- Given text:
[Start of section]

2. Corbyn said he would stand again if a Labour leadership contest was held and vowed to fight for his job. He rejected calls for a second referendum.
3. The UK's European Commissioner Lord Hill announced he would be stepping down.
4. EU leaders heaped on pressure for Britain to make a speedy exit. European Commission president Jean-Claude Juncker insisted it is "not an amicable divorce", before adding sharply that it was never "a tight love affair anyway". German Chancellor Angela Merkel was more patient.
Sunday June 26
1. Hilary Benn was sacked as shadow foreign secretary in the middle of the night after reports he was planning to spearhead a coup against the Labour leader. It triggered a series of resignations from Corbyn's senior team. By the end of the day, 11 senior MPs had quit. Corbyn insisted he would not "betray" the Labour members who elected him in September. Union members backed the leader.

[End of section]

- Dataset excerpts:
[Start of section]

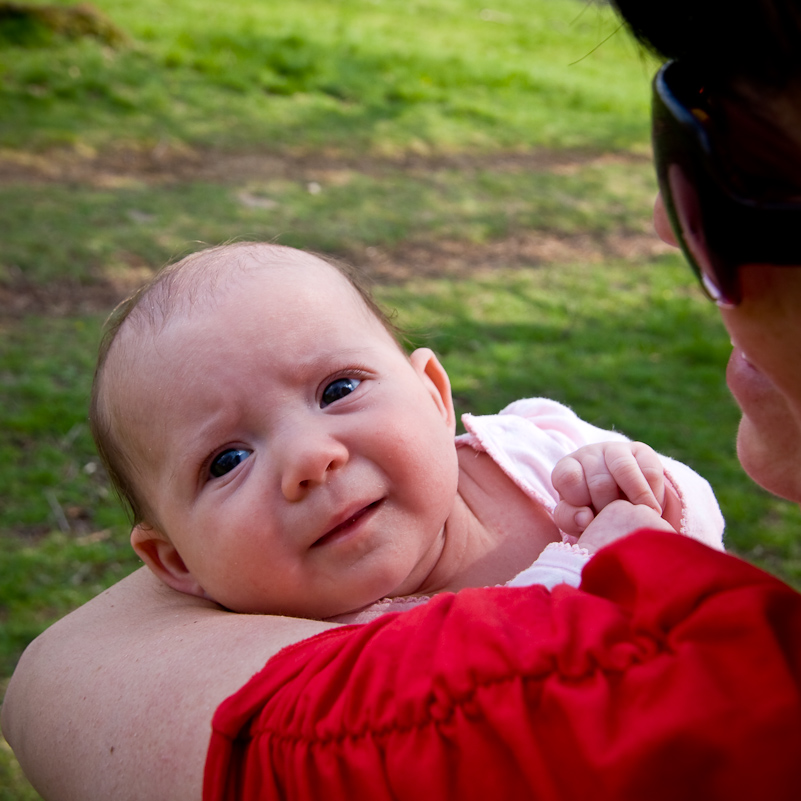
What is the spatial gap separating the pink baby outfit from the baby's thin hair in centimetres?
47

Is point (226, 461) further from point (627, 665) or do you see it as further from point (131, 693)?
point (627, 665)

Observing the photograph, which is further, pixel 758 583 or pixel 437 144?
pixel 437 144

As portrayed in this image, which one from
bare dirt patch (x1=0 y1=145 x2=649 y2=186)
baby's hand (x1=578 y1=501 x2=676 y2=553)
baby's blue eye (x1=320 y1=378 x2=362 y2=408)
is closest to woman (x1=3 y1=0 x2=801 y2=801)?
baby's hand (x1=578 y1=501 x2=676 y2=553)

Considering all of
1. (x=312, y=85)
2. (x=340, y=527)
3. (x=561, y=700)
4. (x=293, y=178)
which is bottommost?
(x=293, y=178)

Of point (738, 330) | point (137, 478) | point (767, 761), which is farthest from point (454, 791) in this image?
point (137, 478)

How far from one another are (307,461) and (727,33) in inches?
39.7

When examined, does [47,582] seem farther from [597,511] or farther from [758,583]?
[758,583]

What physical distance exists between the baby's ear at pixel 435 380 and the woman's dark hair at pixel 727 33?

[End of section]
[Start of section]

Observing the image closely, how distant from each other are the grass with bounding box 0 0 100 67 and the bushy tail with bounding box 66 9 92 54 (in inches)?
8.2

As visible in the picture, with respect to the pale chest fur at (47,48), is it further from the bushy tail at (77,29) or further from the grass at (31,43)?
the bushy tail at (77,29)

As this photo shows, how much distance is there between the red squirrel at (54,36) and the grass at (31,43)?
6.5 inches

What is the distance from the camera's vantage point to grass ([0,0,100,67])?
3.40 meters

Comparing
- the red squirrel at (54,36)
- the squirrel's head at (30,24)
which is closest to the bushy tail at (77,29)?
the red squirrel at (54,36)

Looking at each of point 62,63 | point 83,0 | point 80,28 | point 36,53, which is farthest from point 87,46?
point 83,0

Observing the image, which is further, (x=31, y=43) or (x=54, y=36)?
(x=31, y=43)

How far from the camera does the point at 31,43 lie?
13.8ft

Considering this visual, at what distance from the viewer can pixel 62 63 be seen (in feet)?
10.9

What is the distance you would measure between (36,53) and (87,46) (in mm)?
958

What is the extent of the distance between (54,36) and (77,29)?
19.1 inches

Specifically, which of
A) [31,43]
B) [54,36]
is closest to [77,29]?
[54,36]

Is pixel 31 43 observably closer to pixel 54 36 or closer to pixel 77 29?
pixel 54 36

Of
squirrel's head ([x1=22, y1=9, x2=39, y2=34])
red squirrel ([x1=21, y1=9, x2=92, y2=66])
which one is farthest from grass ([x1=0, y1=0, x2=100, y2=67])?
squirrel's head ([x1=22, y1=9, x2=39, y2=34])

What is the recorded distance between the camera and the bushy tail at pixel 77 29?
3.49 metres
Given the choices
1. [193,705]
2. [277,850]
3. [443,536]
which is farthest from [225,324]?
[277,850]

[End of section]
[Start of section]

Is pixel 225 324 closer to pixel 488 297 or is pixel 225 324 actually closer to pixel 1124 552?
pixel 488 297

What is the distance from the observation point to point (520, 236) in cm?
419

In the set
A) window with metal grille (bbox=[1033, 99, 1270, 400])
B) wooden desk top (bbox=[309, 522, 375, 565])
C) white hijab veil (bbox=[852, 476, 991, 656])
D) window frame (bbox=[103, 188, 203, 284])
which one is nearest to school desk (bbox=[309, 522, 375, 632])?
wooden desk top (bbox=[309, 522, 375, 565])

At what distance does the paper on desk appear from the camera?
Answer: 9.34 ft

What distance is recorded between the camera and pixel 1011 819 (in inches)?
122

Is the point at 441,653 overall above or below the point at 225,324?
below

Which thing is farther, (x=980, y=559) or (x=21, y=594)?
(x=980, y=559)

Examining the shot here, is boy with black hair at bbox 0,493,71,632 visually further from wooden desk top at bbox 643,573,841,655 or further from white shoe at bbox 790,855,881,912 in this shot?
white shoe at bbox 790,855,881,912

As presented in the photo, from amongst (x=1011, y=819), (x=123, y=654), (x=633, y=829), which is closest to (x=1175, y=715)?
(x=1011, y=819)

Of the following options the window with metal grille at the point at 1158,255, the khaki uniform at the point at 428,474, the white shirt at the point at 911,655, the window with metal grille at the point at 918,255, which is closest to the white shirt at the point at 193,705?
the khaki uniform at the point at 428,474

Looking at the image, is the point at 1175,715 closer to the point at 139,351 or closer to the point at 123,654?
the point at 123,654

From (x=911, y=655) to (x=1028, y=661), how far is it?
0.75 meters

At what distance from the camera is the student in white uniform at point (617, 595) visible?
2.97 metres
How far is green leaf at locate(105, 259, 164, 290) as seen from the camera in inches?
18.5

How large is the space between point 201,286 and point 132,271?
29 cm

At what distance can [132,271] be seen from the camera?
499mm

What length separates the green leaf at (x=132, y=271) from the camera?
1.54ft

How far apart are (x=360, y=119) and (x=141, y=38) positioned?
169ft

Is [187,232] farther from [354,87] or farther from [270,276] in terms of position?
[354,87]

[End of section]

- Instructions:
1. Rewrite the paragraph of the news excerpt that begins "Hilary Benn was sacked" as a short bulleted list, keeping its main facts.
2. Extract from the news excerpt the passage that begins at the words "2. Corbyn said" and stops after "a second referendum.".
3. Answer these questions using the news excerpt:
(a) Who is the UK's European Commissioner who announced he would step down?
(b) How many senior MPs had quit by the end of Sunday June 26?
(c) Which EU leader was described as more patient?
The listing is separate material, unrelated to the news excerpt.

- Your responses:
1.
- Hilary Benn was sacked as shadow foreign secretary in the middle of the night, after reports that he planned to lead a coup against the Labour leader.
- His sacking set off a series of resignations from Corbyn's senior team.
- By the end of the day, 11 senior MPs had quit.
- Corbyn said he would not "betray" the Labour members who elected him in September.
- Union members backed him.

2.
2. Corbyn said he would stand again if a Labour leadership contest was held and vowed to fight for his job. He rejected calls for a second referendum.

3.
(a) Lord Hill.
(b) 11.
(c) German Chancellor Angela Merkel.